In their third estimate of the US GDP for the fourth quarter of 2013, the Bureau of Economic Analysis (BEA) reported that the economy was growing at a 2.64% annualized rate, up .27% from the 2.37% growth rate previously reported — but still down sharply (-1.53%) from the 4.19% reported for the 3rd quarter. The improvement in the headline growth came almost entirely from the BEA’s reassessment of consumer spending on services (adding .57% to the headline number, mostly from increased spending on health care). Offsetting that increase were downward adjustments to consumer spending on goods (-.06%), the growth rate for inventories (which lost -.16% and is now reported to be in slight contraction) and fixed investment (-.15%). Only minor adjustments were made to exports and imports. As a consequence of the consumer services revision and the slight inventory contraction the BEA’s “bottom line” growth rate for the economy (the “real final sales of domestic product”) strengthened by nearly a half percent to a 2.66% annualized growth rate.
Real annualized per-capita disposable income is now reported to have been essentially flat during the fourth quarter (gaining $1 annualized per-capita), and the household savings rate was adjusted back downward to 4.3% (down -.6% from the 4.9% in the prior quarter and down -2.3% year-over-year from the fourth quarter of 2012). That savings rate has been effectively absorbing the January 2013 2% increase in FICA tax rates — allowing households to sustain spending even as take-home pay took a haircut.
Finally, for this report the BEA assumed annualized net aggregate inflation of 1.56%. During the fourth quarter (i.e., from October through December) the growth rate of the seasonally adjusted CPI-U index published by the Bureau of Labor Statistics (BLS) was slightly lower at a 1.46% (annualized) rate, while the price index reported by the Billion Prices Project (BPP — which arguably best reflects the experiences of the American consumer) was substantially higher at 2.46%. Under reported inflation will result in overly optimistic growth data, and if the BEA’s numbers were corrected for inflation using the BPP inflation rate the fourth quarter’s growth rate would have only been 1.78%.
Among the notable items in the report:
— The contribution of consumer expenditures for goods to the headline number decreased slightly to 0.66% (down -0.06%, and -0.37% lower than the 1.03% contribution in the prior quarter).
— The contribution made by consumer services spending increased to 1.57% (up from the 1.00% previously reported). Almost all of this increased spending was in health care.
— The growth rate contribution from private fixed investments decreased to 0.43% (less than half of the 0.89% reported during the prior quarter).
— Notably inventories are now reported to be contracting at a marginal pace — subtracting -0.02% from the headline growth rate (down -1.65% from the prior quarter). The prior three quarters had seen substantial inventory growth that had boosted the reported annualized growth rate by an average of 1%.
— The Federal government “shutdown” is still in the “current” reporting quarter (i.e., 4Q-2013), and it removed -0.99% from the headline number.

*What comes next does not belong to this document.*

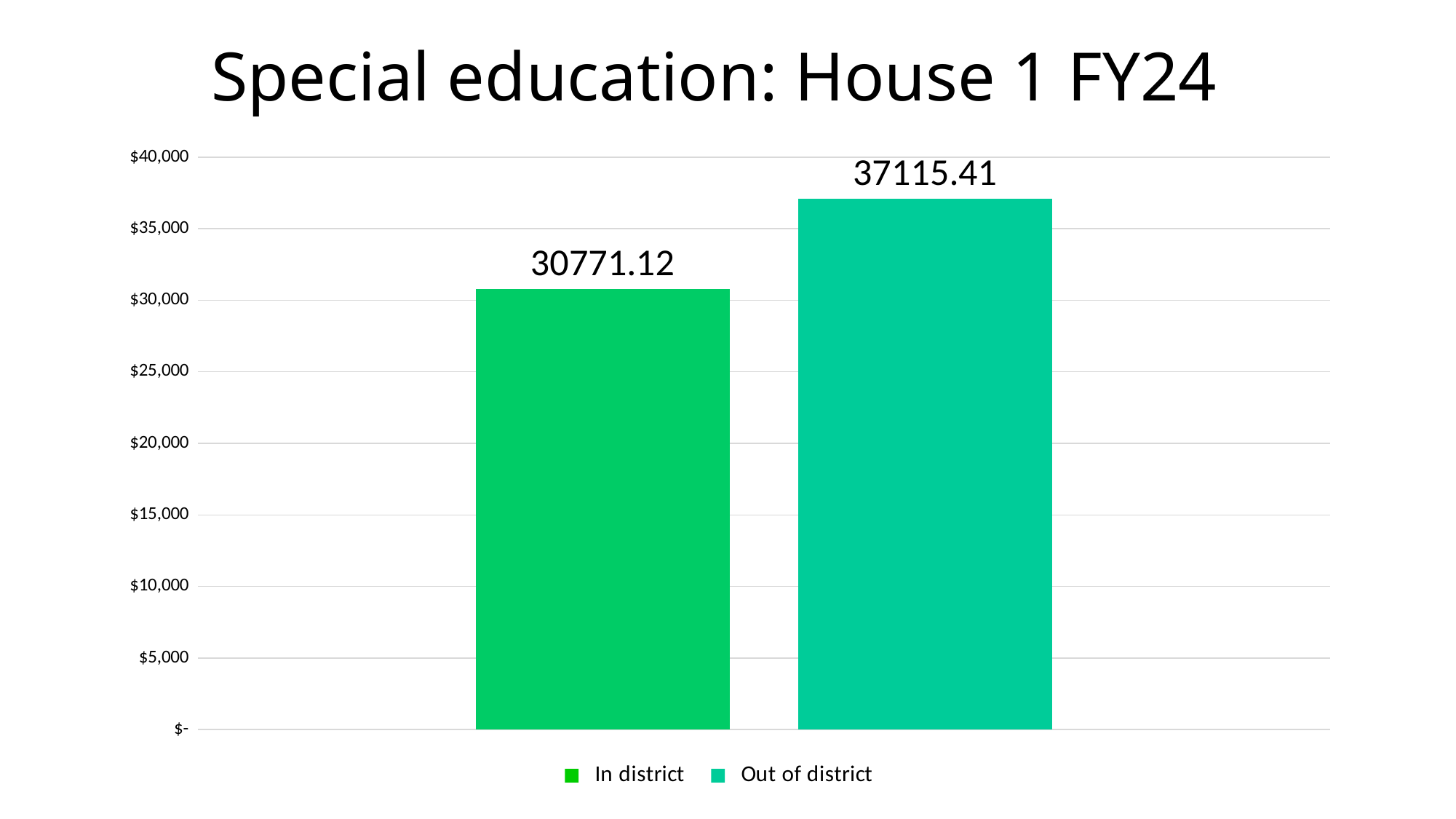
What is the value for Out of district? 37115.41 How many bars are plotted on the chart? 2 Is the value for In district greater or less than $35,000? less Which series has the higher value, In district or Out of district? Out of district How many series does the legend list? 2 What kind of chart is shown on the slide? bar chart What is the highest value shown on the vertical axis? $40,000 Which series has the lower value? In district What is the difference between the Out of district and In district values? 6344.29 What is the title of the slide? Special education: House 1 FY24 What is the value for In district? 30771.12 Is the value for Out of district greater or less than $35,000? greater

— Exports contributed 1.23% to the overall growth rate, essentially unchanged (up 0.01%) from the previous report. In context, this is the strongest export growth since the fourth quarter of 2010.

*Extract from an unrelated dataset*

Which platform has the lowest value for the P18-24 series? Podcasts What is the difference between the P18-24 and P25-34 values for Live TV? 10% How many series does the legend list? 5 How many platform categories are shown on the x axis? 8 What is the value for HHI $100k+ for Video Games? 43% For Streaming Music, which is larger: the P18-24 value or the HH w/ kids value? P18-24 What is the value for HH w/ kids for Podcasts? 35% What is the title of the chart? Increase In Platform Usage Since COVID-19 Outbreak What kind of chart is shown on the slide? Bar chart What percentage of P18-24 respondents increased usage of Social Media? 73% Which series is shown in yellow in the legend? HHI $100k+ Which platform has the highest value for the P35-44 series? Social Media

— Imports subtracted -0.24% from the headline number (unchanged from the previous report).
— The annualized growth rate for the “real final sales of domestic product” increased to 2.66% (up from the 2.45% in the prior quarter). This is the BEA’s “bottom line” measurement of the economy — and it is now slightly stronger than the headline number because of the minor contraction in inventories.
— And as mentioned above, real per-capita annual disposable income is now reported to have grown by a minuscule amount during the quarter — increasing a miserable $1 per year. But that number is down a material -$316 per year (roughly 1%) from the fourth quarter of 2012 (before the FICA rates normalized) and it is up less than 1% in total ($270 per year) since the second quarter of 2008 — some 22 quarters ago.